The subject of the sentence: I
When ‘I’ appears in a sentence it is always the subject of the sentence:
I saw the cat. Verb = saw. Who saw? I saw.
I gave the book to the man. Verb = gave. Who gave? I gave.
Peter and I sang a song. Verb = sang. Who sang? Peter sang, I sang, Peter and I sang.
The third example is the only one that gives some people trouble. Were you ever corrected for saying ‘Me and Peter sang a song’.
The easy fix is to do what I did above: just ask ‘Who sang?’
Answer: ‘Peter sang’, ‘I sang’, therefore ‘Peter and I sang’. Splitting the double subject is how you check. You’d never say ‘Me sang’, would you?
The object of the verb: me
When ‘me’ appears in a sentence, it is always the object of the verb.
Sometimes it’s a direct object:
The cat saw me. Verb = saw. Saw whom? Saw me.
He found me. Verb = found. Found whom? Found me.
Sometimes it’s an indirect object:
The man gave the book to me. Verb = gave. Gave what? The book (direct object). Gave the book to whom? To me (indirect object).
Easy so far.
But this is the example that causes the most trouble:
The teacher passed the music to Peter and me. Verb = passed. Passed to whom? To Peter, to me, to Peter and me.
You’ve probably heard people say ‘… passed it to Peter and I’. That’s just wrong.
Once again, splitting the double object is how you would check. You would say ‘The teacher passed it to Peter’ but you would never say ‘… passed it to I’.
Beside, as you now know, ‘I’ is always the subject of a sentence – never the object of a verb.
Put it to the test: ‘I’, ‘me’ or ‘myself’?
The really tricky one is the word ‘myself’.
It’s a type of object, but one that’s called a ‘reflexive pronoun’. In simple terms, that means it can only be used as an object when ‘I’ is the subject.
You can work out when to use it by asking a few questions. Look at these examples:
I taught myself to read. Verb = taught. Who taught? I (subject) taught. Taught whom? Myself.
I washed myself in the river. Verb = washed. Who washed? I (subject) washed. Washed whom? Myself.

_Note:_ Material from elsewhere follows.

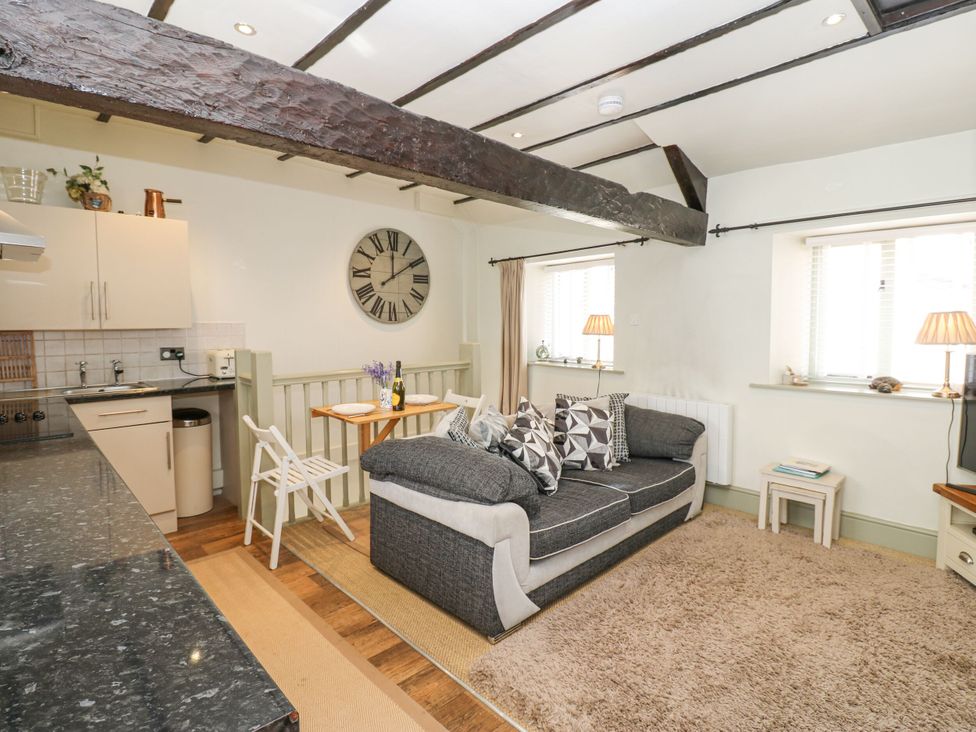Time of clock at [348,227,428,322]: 12:09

These are straightforward. Not many people would say ‘I taught me…’ or ‘I washed me…’
The problem is when people think that using ‘myself’ as an object (direct or indirect) somehow sounds better. It’s hard to know how the mistake came about, but it’s everywhere, especially when there are two objects.

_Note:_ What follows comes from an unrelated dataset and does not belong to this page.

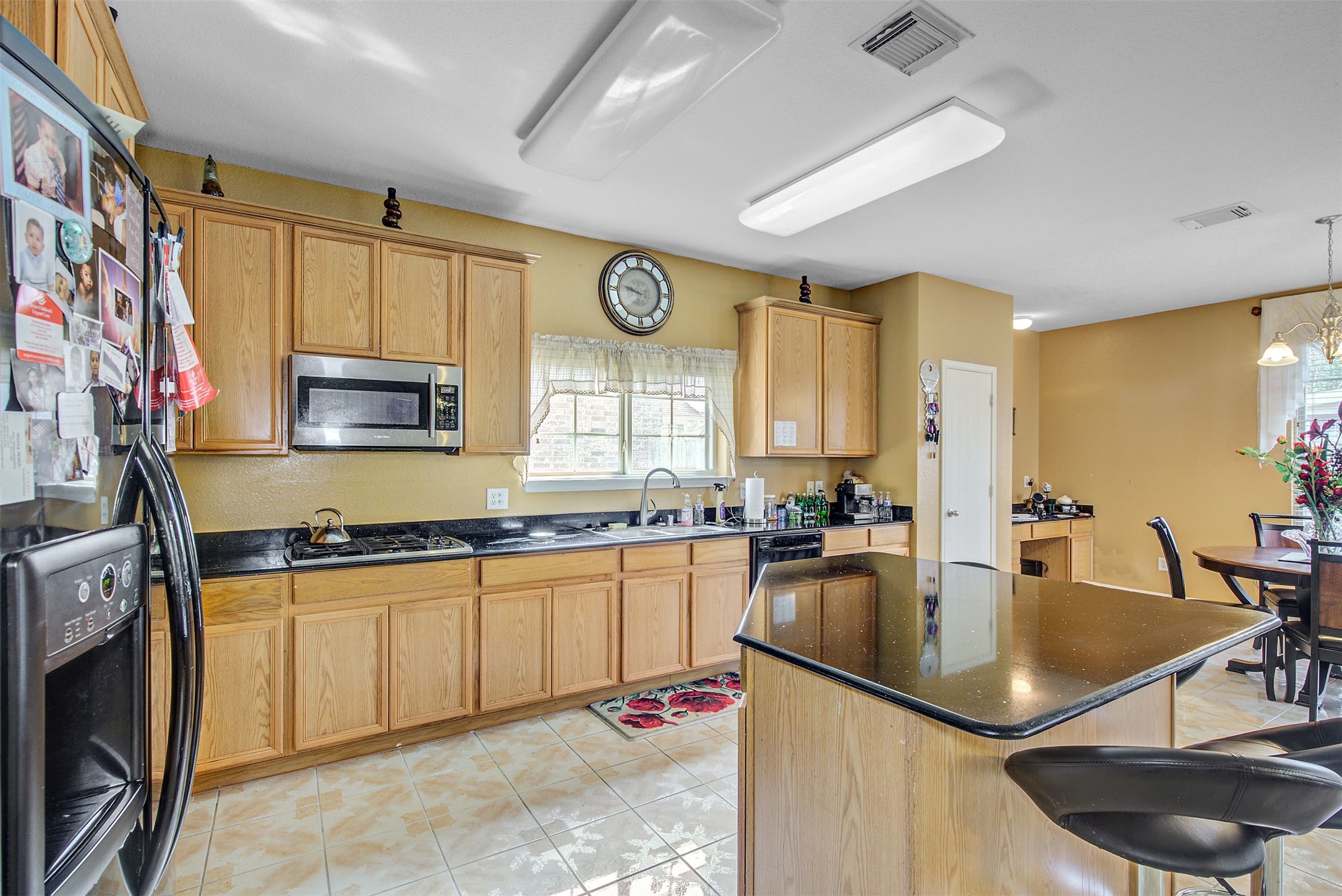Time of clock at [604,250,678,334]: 9:47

You’ve probably heard something like:
You (subject) can contact Sue or myself.
The teacher (subject) passed the music to Peter and myself.

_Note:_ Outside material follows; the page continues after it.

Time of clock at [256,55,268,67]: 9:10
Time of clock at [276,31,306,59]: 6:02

This time, split the double object and ask these questions:
Would you say, ‘You can contact myself‘? or ‘The teacher passed the music to myself‘?Probably not. You would use ‘me‘.
When there is a double object, you should do the same:
You can contact Sue or me.
The teacher passed the music to Peter and me.
Remember: You can only use ‘myself’ when ‘I’ is the subject of the sentence, as in:
I (subject) used myself (reflexive pronoun, direct object) as an example.
When asked, I (subject) pointed to myself (reflexive pronoun, indirect object) in the photograph.
I, me, or myself?
Get them sorted. It’s an easy way to Better Communication.